• PROBLEM: The lines below that include the word "vote" are to be reported.
[INPUT FOR THIS TASK Boundary: Start]
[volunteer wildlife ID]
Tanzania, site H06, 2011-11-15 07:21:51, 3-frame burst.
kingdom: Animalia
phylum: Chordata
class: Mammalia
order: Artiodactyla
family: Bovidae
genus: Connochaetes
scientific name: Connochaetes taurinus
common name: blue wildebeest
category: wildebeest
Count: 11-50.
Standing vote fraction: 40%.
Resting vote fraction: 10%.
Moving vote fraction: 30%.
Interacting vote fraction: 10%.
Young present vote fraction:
[INPUT FOR THIS TASK Boundary: End]
• ANSWER TO THIS TASK:
Standing vote fraction: 40%.
Resting vote fraction: 10%.
Moving vote fraction: 30%.
Interacting vote fraction: 10%.
Young present vote fraction:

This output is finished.